━━━━━ Material to process

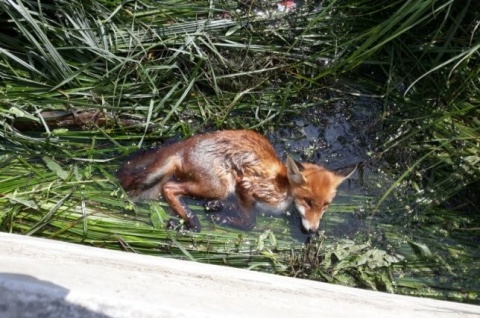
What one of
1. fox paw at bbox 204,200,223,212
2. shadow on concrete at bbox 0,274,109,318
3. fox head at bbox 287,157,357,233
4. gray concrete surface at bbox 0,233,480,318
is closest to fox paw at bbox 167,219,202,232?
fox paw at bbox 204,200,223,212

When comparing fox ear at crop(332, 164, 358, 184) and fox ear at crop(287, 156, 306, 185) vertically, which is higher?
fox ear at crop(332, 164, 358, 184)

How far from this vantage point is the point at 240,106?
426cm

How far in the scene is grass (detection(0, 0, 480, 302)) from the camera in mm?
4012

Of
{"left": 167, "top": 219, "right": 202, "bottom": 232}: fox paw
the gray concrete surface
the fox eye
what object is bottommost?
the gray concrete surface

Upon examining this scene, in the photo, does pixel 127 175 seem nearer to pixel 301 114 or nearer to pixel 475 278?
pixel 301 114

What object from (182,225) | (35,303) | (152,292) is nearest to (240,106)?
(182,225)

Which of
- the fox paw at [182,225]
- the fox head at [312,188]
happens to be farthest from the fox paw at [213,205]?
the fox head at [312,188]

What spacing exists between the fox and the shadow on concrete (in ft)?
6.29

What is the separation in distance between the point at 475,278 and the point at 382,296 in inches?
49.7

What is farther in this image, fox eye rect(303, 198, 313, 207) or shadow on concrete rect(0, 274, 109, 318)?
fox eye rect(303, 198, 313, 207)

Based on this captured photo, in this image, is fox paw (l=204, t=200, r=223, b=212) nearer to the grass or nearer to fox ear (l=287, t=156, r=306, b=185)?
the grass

━━━━━━━━━━
━━━━━ Material to process

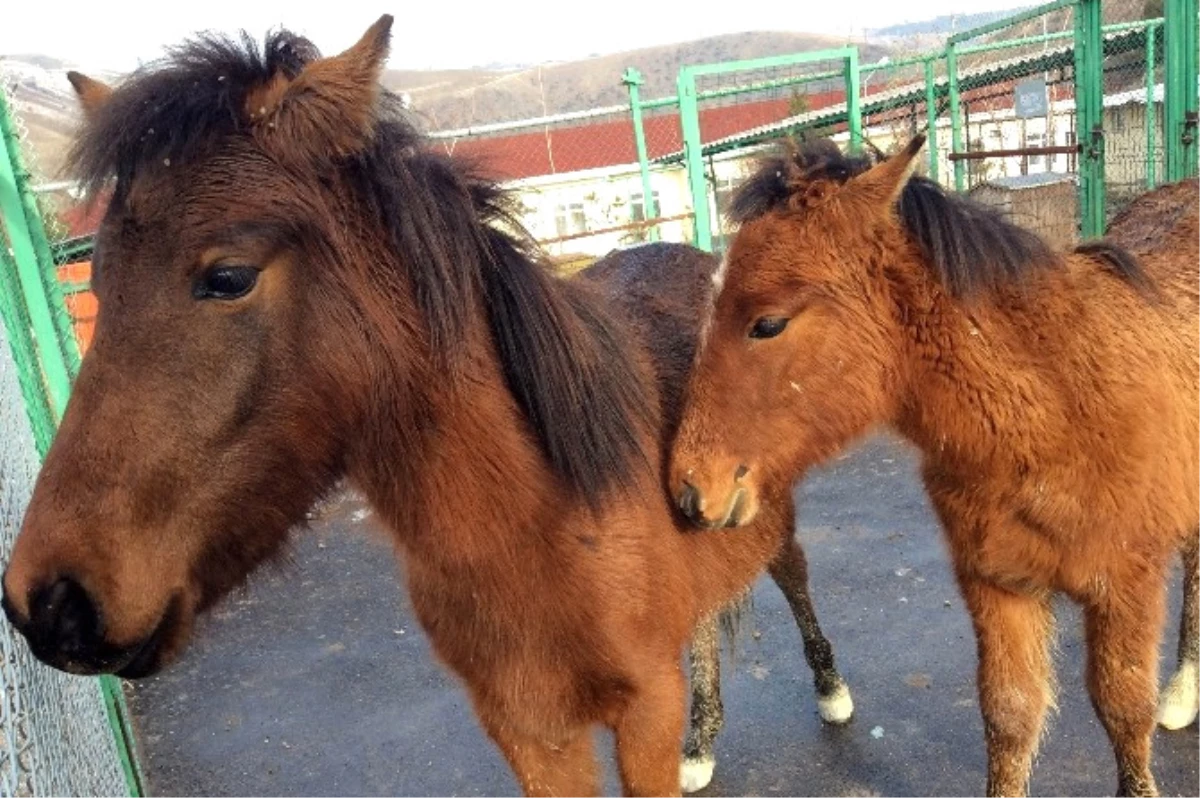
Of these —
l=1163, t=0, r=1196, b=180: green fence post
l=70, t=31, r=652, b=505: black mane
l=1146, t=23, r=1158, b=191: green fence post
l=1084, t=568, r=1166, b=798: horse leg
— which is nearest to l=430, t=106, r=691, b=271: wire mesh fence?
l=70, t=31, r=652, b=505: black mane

━━━━━━━━━━
━━━━━ Material to process

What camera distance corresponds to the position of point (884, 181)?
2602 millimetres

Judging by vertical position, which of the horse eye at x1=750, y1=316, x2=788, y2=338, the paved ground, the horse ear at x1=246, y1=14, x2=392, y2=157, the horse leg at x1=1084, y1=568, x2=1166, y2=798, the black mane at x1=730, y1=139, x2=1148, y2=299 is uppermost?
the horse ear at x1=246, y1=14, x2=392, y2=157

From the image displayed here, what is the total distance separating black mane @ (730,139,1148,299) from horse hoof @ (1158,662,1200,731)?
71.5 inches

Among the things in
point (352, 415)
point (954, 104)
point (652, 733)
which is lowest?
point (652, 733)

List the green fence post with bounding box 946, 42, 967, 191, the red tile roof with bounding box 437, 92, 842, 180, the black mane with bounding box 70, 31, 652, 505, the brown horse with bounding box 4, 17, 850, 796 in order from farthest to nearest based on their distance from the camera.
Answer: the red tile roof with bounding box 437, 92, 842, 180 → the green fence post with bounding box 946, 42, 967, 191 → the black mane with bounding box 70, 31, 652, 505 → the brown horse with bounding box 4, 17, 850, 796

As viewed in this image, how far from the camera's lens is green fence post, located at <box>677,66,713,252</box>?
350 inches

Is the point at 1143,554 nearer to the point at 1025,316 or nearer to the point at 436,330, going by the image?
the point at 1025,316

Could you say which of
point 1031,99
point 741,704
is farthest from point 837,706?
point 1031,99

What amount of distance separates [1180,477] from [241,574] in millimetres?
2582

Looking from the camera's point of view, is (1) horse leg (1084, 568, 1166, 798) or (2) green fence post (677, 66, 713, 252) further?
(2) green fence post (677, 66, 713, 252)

━━━━━━━━━━

Exercise instructions » Find every line in the entries above that contains the string "pixel", and copy each one in full.

Output »
Upon examining this scene, in the photo, does pixel 127 175 seem nearer to pixel 301 114 or nearer to pixel 475 278?
pixel 301 114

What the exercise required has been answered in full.